Os médicos de Amsterdã acompanharam a evolução cognitiva de 65 desses doentes, que tinham a doença estabilizada desde o primeiro estudo, 12 anos após receber tratamento.

Variáveis como a atenção, a função executiva, a memória verbal, a função psicomotora e a velocidade de processamento de informação foram calculadas para determinar as diferenças entre os doentes com radioterapia (a metade) e os que não tiveram esse tratamento (a outra metade).

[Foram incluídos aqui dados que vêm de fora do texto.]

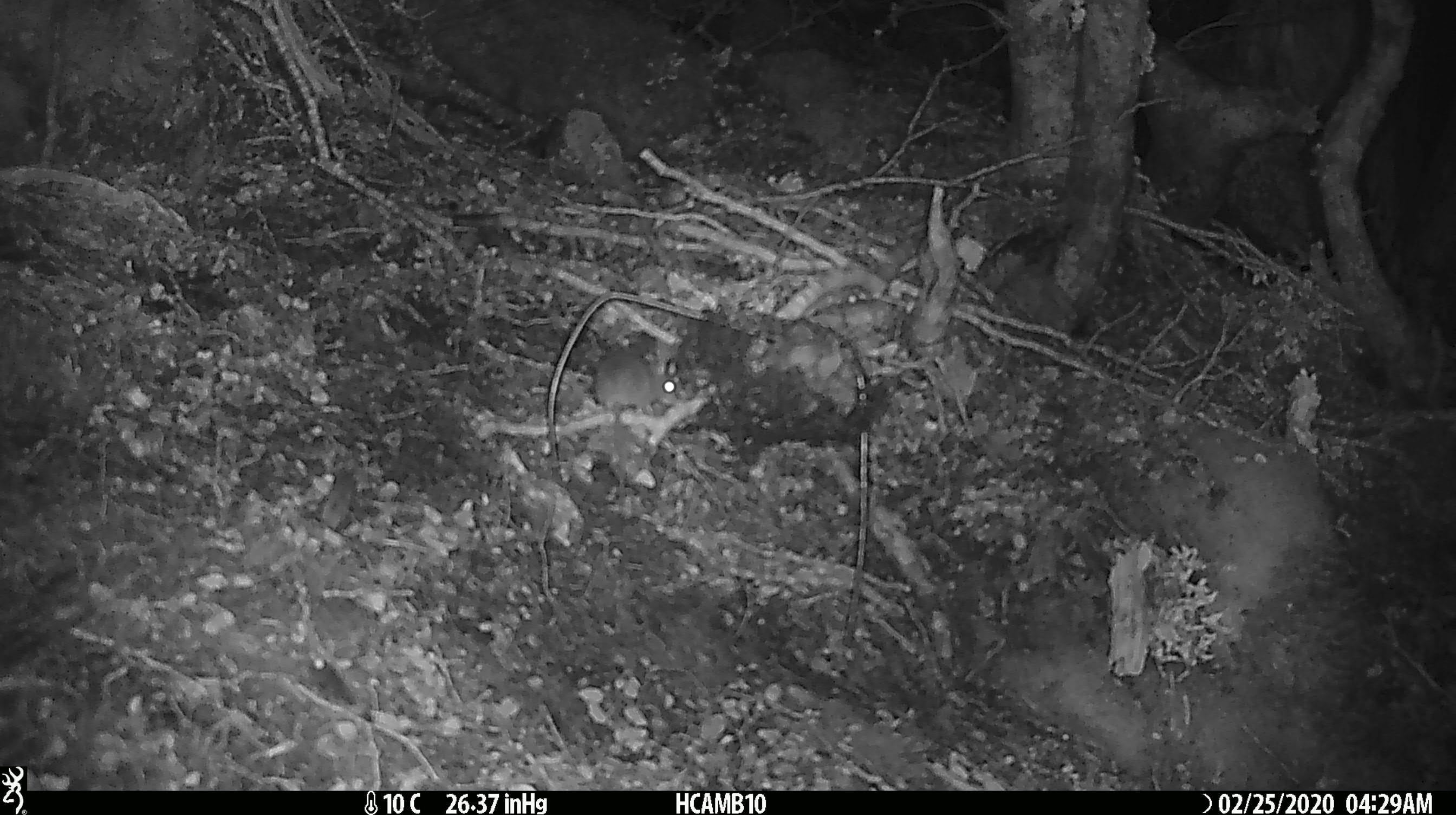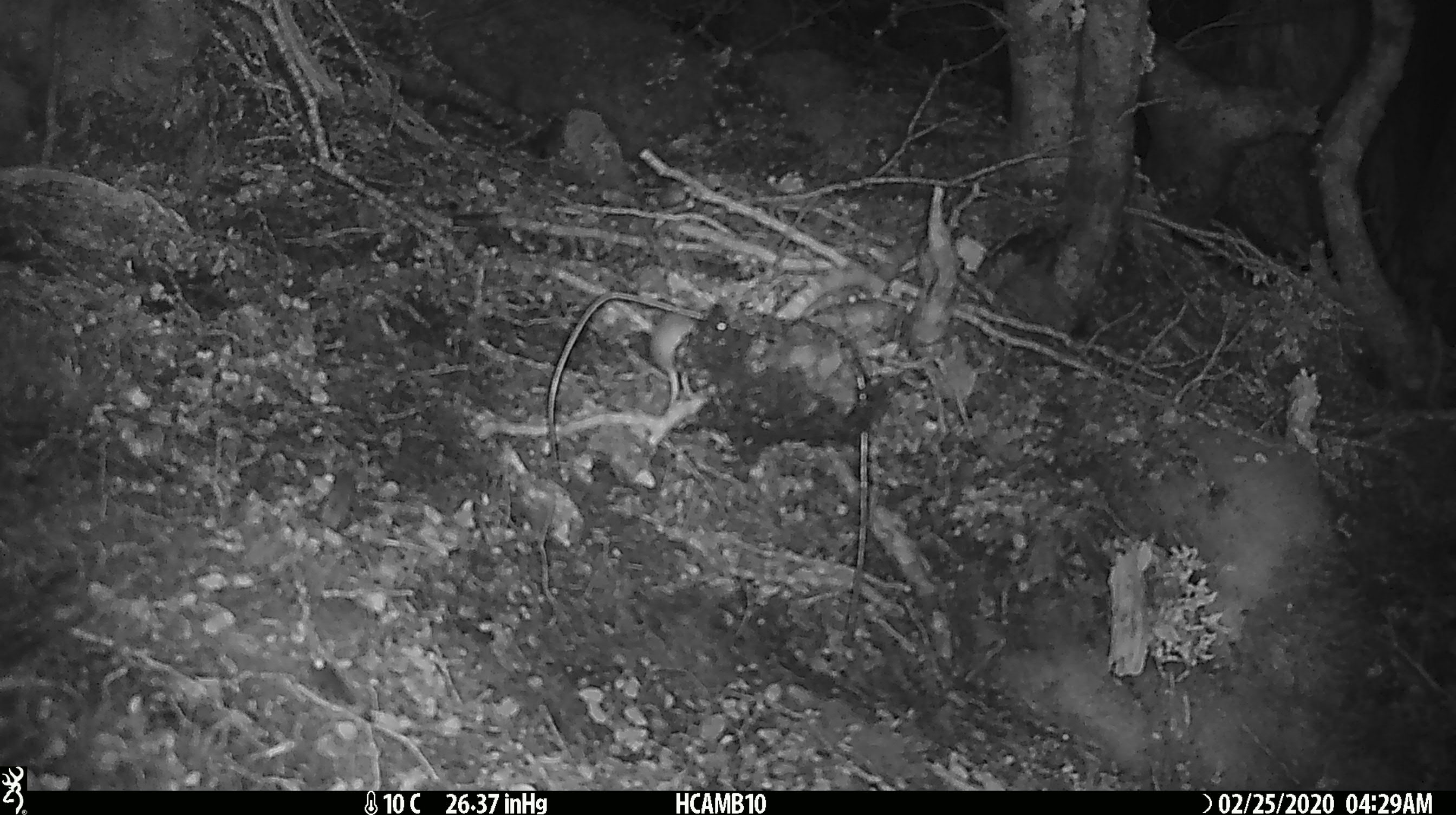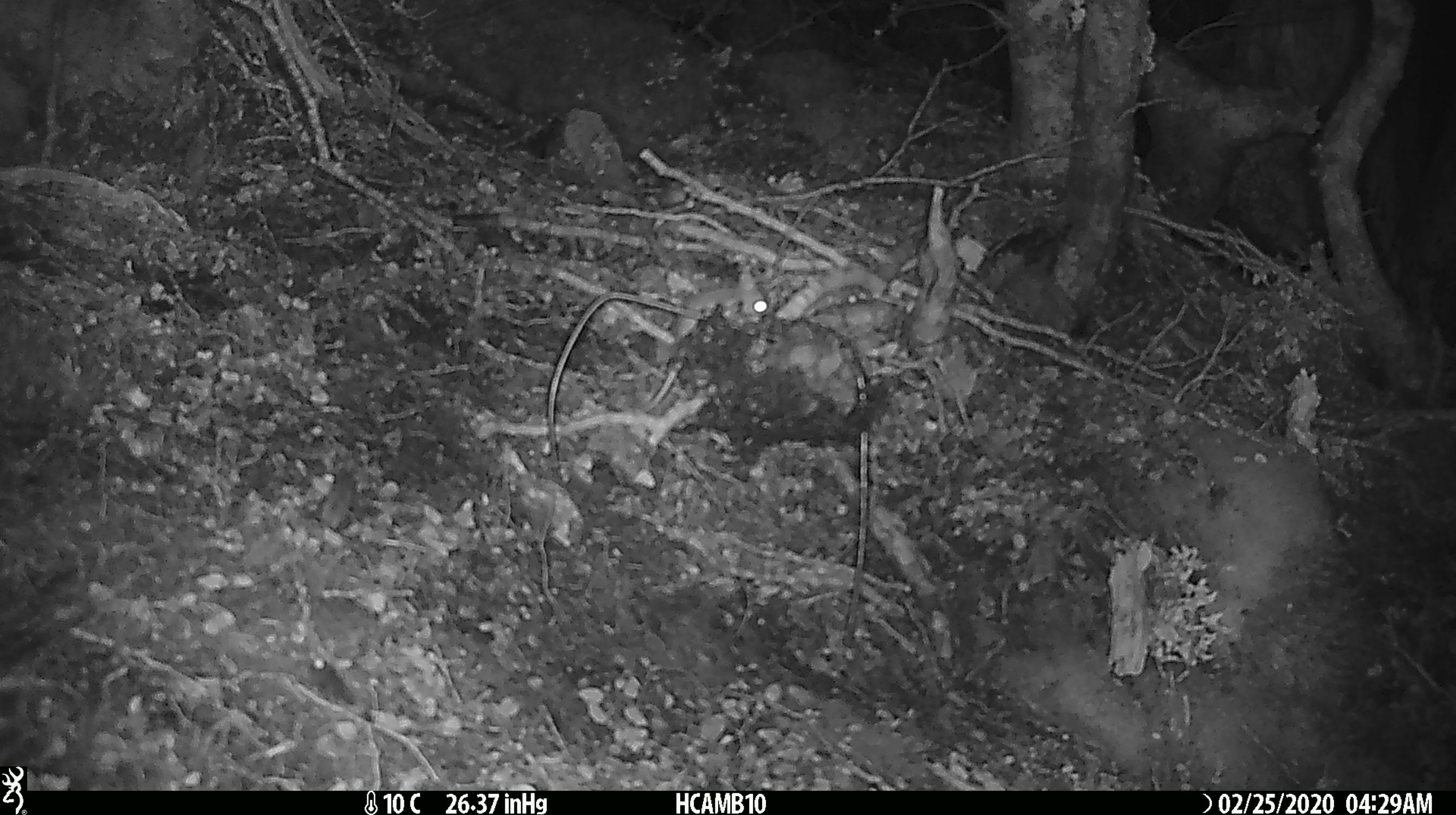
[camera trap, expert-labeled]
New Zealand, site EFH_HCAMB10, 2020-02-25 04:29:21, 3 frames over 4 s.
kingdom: Animalia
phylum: Chordata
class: Mammalia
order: Rodentia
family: Muridae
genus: Mus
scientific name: Mus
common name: mouse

"No total, 27% dos pacientes que não se submeteram à radioterapia tinham incapacidade cognitiva, em comparação com mais da metade (53%) dos que tinham recebido radioterapia", que também apresentavam impedimentos, afirmam os autores.

O resultado do estudo, destacam os especialistas, "indica que a radioterapia está associada à deterioração cognitiva a longo prazo, à margem da dose (...)".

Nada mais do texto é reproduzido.